Início do ano de 2020… O mundo é surpreendido por uma pandemia. É outono, no Brasil, e assim como no restante do mundo, começamos a descortinar o(s) sentido(s) de “isolamento/afastamento social”. De repente, fomos tolhidos da liberdade de ir e vir e trancamo-nos em casa, com medo de um vírus desconhecido.
Os dias se arrastaram, lentamente, e veio o inverno… Outro desafio se impôs: como dar continuidade às nossas pesquisas e às pesquisas de nossos alunos? Não houve como não sucumbirmos às redes do digital, tanto para aliviar o nosso enclausuramento, como para realizar tarefas simples do cotidiano, mas, especialmente, para trabalhar. Passamos a viver sob a baliza/batuta do digital. Reinventamos o(s) sentido(s) de trabalho e nos reinventamos para dar conta das nossas demandas.
A ideia de um evento interinstitucional surgiu como mais uma atividade conjunta dos grupos de pesquisadoras e pesquisadores da Universidade Federal de Santa Maria (UFSM), da Universidade Federal do Paraná (UFPR) e da Universidade Estadual do Centro-Oeste (UNICENTRO). O discurso nos uniu há bastante tempo, e os sonhos em comum nos fazem caminhar lado a lado. De fato, 2020 está sendo um ano com um longo “inverno político” que parece não ter mais fim. Fazer pesquisa em Letras e nas Ciências Humanas tem sido uma luta miúda, considerada insignificante por muitos, mas não esmoreceremos: cada um em sua casa, fazendo de seu lar uma trincheira, resistimos! Seguimos orientando, ensinando, produzindo, aprendendo. A brotação também começa miúda e dela se fazem árvores frondosas, das árvores: florestas. Todo pesquisador é um observador, e a natureza nos ensina: prosseguir é resistir!
A Primavera chegou e, ainda na impossibilidade de nos encontrarmos presencialmente, nos (re)unimos pela/em rede, nos dias 23, 24 e 25 de setembro. Foram dias intensos… recebemos convidados ilustres, de outras universidades do Brasil e também do exterior, que abordaram temas relevantes, como os discursos de ódio e a intolerância, os processos de produção de sentidos, a (des)legitimação da violência de todos os tipos, mas, principalmente, refletimos sobre a necessidade de resistirmos a tudo o que nos afeta e incomoda. As manhãs primaveris foram de muita reflexão.
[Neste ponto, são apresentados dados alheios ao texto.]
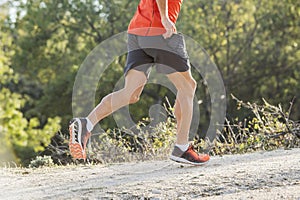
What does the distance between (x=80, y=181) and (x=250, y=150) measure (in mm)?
2281

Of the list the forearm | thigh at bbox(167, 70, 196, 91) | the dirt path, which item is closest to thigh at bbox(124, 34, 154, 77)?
thigh at bbox(167, 70, 196, 91)

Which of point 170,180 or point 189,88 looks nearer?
point 170,180

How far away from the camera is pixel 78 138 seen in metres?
4.50

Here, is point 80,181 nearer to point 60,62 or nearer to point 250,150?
point 250,150

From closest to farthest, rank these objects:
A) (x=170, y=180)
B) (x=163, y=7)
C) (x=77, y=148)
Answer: (x=170, y=180) < (x=163, y=7) < (x=77, y=148)

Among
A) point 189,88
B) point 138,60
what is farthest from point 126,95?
point 189,88

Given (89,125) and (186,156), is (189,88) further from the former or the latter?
(89,125)

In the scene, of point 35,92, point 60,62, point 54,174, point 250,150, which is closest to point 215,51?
point 60,62

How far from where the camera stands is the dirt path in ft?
11.9

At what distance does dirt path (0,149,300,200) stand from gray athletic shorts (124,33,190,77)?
0.80m

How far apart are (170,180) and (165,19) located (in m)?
1.16

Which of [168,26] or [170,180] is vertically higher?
[168,26]

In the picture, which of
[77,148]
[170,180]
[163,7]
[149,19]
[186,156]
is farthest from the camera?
[186,156]

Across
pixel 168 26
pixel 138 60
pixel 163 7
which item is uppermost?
pixel 163 7
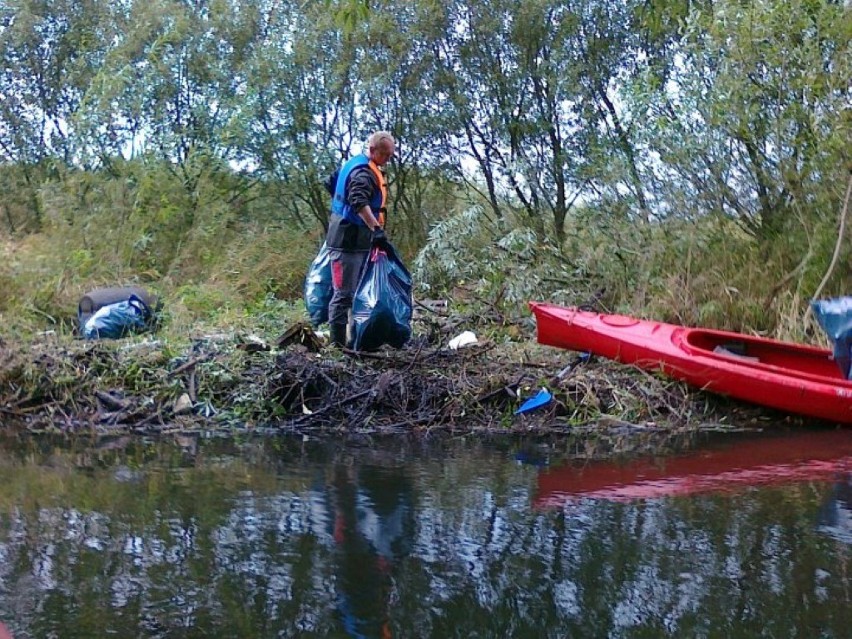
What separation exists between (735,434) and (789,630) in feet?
12.4

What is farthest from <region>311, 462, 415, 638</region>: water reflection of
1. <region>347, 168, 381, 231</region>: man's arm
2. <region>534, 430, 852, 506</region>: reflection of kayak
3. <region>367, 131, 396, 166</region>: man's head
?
<region>367, 131, 396, 166</region>: man's head

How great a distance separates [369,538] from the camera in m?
4.29

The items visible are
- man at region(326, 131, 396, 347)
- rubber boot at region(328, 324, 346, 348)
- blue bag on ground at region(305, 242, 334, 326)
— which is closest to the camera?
man at region(326, 131, 396, 347)

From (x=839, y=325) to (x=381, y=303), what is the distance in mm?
3259

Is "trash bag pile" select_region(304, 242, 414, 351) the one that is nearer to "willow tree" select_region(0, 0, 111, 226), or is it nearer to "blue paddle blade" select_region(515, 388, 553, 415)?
"blue paddle blade" select_region(515, 388, 553, 415)

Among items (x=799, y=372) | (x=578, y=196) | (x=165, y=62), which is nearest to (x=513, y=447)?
(x=799, y=372)

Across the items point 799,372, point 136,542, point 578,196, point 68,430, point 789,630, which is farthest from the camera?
point 578,196

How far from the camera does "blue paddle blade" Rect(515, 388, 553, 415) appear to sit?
7.17 meters

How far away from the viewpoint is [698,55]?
9320mm

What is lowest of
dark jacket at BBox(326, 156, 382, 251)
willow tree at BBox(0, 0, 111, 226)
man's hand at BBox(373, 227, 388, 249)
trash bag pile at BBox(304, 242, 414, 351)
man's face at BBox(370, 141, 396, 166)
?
trash bag pile at BBox(304, 242, 414, 351)

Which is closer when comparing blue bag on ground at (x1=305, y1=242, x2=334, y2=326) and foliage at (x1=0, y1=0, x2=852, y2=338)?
blue bag on ground at (x1=305, y1=242, x2=334, y2=326)

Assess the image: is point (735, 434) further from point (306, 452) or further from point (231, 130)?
point (231, 130)

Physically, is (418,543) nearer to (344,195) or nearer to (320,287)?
(344,195)

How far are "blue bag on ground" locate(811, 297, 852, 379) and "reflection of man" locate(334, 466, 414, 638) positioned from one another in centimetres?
344
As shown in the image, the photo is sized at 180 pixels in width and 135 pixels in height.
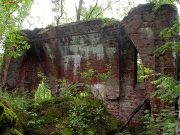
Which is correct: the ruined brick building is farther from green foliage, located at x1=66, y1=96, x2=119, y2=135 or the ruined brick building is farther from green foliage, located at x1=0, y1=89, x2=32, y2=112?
green foliage, located at x1=0, y1=89, x2=32, y2=112

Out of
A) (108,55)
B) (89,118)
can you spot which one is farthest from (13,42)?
(89,118)

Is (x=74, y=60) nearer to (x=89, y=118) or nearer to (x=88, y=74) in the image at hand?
(x=88, y=74)

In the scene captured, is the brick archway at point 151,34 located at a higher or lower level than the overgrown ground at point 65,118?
higher

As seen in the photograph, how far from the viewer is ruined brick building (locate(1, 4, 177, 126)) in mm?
7311

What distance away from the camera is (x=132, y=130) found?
8.28m

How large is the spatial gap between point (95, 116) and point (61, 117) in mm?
860

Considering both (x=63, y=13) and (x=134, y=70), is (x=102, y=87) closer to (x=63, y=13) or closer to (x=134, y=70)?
(x=134, y=70)

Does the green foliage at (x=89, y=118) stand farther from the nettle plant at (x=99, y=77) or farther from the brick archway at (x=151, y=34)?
the nettle plant at (x=99, y=77)

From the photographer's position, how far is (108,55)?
9.16m

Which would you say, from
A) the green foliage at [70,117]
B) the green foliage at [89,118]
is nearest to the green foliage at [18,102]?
the green foliage at [70,117]

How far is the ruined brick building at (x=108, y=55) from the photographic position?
731 cm

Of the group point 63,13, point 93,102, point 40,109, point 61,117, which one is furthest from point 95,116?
point 63,13

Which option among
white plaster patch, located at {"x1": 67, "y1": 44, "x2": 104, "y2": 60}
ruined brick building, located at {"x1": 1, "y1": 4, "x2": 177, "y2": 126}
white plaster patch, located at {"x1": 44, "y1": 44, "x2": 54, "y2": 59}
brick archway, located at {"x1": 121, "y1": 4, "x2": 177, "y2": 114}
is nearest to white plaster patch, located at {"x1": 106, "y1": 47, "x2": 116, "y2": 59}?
ruined brick building, located at {"x1": 1, "y1": 4, "x2": 177, "y2": 126}

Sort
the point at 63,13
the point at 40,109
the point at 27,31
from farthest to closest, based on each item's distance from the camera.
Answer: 1. the point at 63,13
2. the point at 27,31
3. the point at 40,109
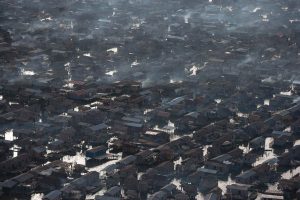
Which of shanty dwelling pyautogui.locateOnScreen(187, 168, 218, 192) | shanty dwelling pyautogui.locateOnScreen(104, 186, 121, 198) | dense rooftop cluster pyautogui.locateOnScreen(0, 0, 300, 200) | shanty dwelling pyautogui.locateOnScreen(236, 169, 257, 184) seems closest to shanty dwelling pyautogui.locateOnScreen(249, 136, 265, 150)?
dense rooftop cluster pyautogui.locateOnScreen(0, 0, 300, 200)

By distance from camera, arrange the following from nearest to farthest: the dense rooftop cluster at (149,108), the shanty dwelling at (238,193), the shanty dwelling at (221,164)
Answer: the shanty dwelling at (238,193) < the dense rooftop cluster at (149,108) < the shanty dwelling at (221,164)

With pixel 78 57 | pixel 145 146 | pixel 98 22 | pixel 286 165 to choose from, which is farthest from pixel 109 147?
pixel 98 22

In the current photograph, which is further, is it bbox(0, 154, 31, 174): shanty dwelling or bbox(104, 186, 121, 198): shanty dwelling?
bbox(0, 154, 31, 174): shanty dwelling

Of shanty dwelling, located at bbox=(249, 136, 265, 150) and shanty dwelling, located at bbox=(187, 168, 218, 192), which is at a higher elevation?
shanty dwelling, located at bbox=(187, 168, 218, 192)

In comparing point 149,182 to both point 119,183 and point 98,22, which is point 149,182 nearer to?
point 119,183

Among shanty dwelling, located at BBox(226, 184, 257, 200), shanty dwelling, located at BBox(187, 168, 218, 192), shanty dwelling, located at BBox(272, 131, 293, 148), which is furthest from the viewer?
shanty dwelling, located at BBox(272, 131, 293, 148)

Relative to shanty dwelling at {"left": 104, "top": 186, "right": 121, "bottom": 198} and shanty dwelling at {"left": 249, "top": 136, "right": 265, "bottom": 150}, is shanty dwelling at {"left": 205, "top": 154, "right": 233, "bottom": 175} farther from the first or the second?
shanty dwelling at {"left": 104, "top": 186, "right": 121, "bottom": 198}

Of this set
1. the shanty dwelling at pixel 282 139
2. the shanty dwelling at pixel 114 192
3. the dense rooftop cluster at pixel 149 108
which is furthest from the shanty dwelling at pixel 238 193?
the shanty dwelling at pixel 282 139


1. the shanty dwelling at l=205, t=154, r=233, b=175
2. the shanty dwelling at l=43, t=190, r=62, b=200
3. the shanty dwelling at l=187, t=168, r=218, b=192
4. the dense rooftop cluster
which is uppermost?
the shanty dwelling at l=43, t=190, r=62, b=200

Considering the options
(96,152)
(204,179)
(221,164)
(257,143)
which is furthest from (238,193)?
(96,152)

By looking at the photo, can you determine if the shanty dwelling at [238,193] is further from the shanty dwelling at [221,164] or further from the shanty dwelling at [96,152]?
the shanty dwelling at [96,152]

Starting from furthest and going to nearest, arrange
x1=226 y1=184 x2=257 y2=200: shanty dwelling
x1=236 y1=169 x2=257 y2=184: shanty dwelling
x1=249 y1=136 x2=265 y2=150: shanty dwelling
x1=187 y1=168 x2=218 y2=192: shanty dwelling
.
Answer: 1. x1=249 y1=136 x2=265 y2=150: shanty dwelling
2. x1=236 y1=169 x2=257 y2=184: shanty dwelling
3. x1=187 y1=168 x2=218 y2=192: shanty dwelling
4. x1=226 y1=184 x2=257 y2=200: shanty dwelling
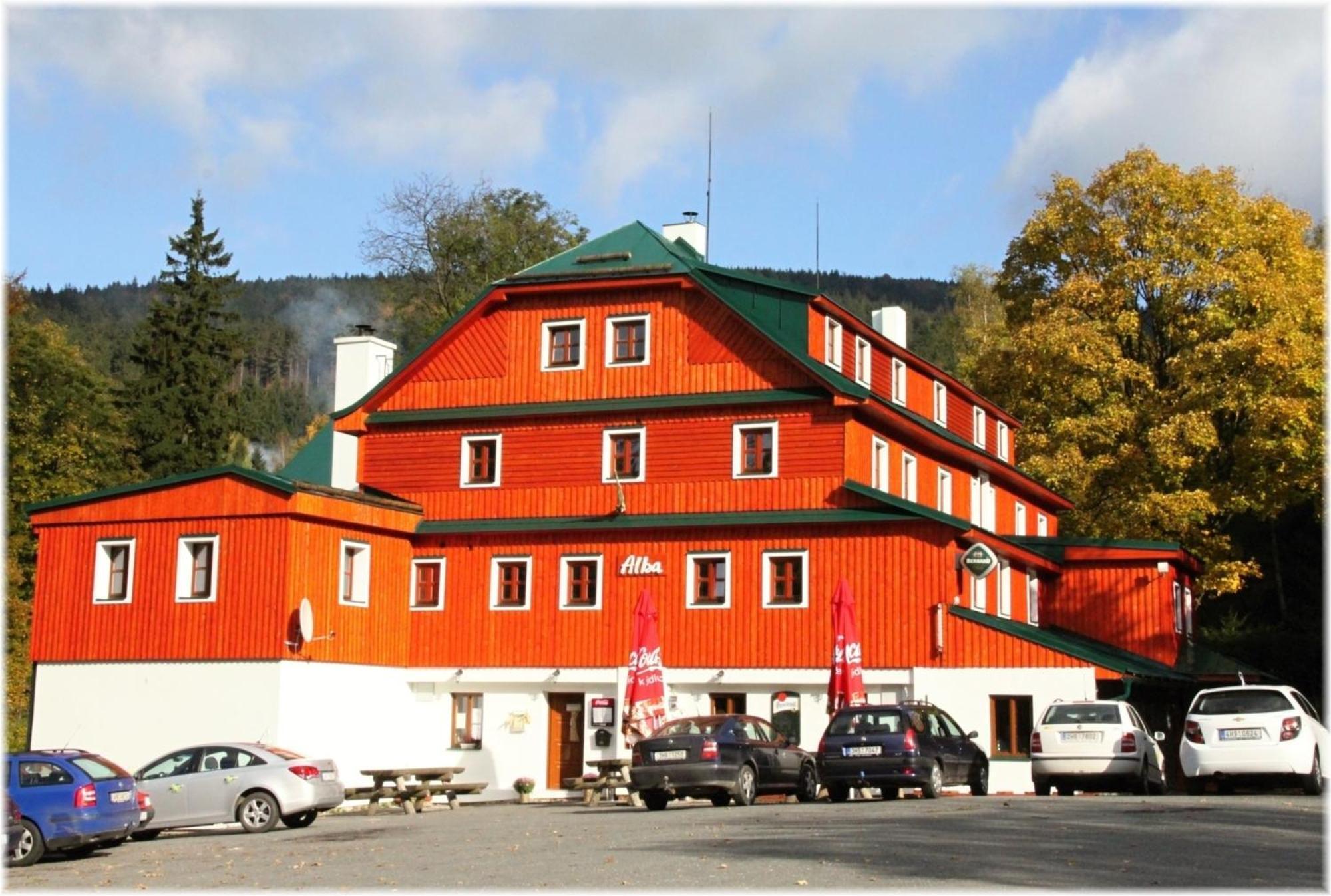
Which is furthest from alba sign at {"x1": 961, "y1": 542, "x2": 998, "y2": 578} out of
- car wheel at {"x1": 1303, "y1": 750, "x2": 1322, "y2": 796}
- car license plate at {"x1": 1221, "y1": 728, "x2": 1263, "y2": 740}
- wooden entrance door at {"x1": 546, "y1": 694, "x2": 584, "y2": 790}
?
car wheel at {"x1": 1303, "y1": 750, "x2": 1322, "y2": 796}

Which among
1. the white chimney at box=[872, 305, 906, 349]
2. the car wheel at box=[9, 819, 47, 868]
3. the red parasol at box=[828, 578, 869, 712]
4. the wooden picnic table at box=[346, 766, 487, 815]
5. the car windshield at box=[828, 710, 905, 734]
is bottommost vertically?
the car wheel at box=[9, 819, 47, 868]

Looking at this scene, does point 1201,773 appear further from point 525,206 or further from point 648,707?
point 525,206

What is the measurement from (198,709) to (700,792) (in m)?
14.1

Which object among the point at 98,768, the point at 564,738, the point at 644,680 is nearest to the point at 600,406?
the point at 564,738

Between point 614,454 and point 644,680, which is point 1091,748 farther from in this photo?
point 614,454

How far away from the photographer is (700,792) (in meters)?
26.7

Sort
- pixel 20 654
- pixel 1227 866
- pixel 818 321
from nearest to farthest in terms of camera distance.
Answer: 1. pixel 1227 866
2. pixel 818 321
3. pixel 20 654

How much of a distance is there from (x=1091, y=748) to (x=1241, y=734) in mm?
2853

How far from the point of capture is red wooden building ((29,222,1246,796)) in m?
36.2

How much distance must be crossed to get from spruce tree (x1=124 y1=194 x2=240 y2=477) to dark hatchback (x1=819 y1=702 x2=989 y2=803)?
148ft

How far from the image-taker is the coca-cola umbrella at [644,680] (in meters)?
32.2

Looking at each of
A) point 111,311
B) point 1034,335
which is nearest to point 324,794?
point 1034,335

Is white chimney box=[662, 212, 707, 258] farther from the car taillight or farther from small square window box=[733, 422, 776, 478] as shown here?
the car taillight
Alunos de Iniciação Científica e de Pós-Graduação (mestrado e doutorado) de três instituições públicas de ensino superior, a saber, a Universidade Federal de Santa Maria (UFSM), a Universidade Federal do Paraná (UFPR) e a Universidade Estadual do Centro-Oeste (UNICENTRO) apresentaram suas pesquisas, já concluídas ou em andamento. Foi um momento singular em que voltamos o nosso olhar para cada uma delas. Ao final de cada tarde, para além da imensa contribuição teórica, nos demos conta de como a Análise de Discurso nos (re)une e também como nossas pesquisas nos afetam, ainda que tenhamos a ilusão de olharmos para elas apenas do nosso lugar de pesquisadores.
Conforme João Cabral de Mello Neto nos diz “Um galo sozinho não tece uma manhã”, e esse dizer constitui-se como argumento de autoridade para sustentar a importância das parcerias, das relações dentro dos cursos, das Universidades e entre Universidades brasileiras e internacionais. Falemos de nós, trazendo a UFSM, a UFPR e a UNICENTRO. As parcerias, visíveis há bastante tempo, realizam eventos, publicações, organizações de simpósios, bancas conjuntas etc.
Em relação às parcerias, sublinhamos a importância de compartilhar a produção do conhecimento e de produzir em conjunto com vistas a mostrar que os pesquisadores não são grandes nem pequenos, são sujeitos afetados pelo desejo de produzir e de fazer circular o conhecimento. É esse desejo que nos impulsiona a crescer, a resistir e a fazer dos estudos discursivos o que eles já são: espaços de coautorias, de trocas, de partilhas.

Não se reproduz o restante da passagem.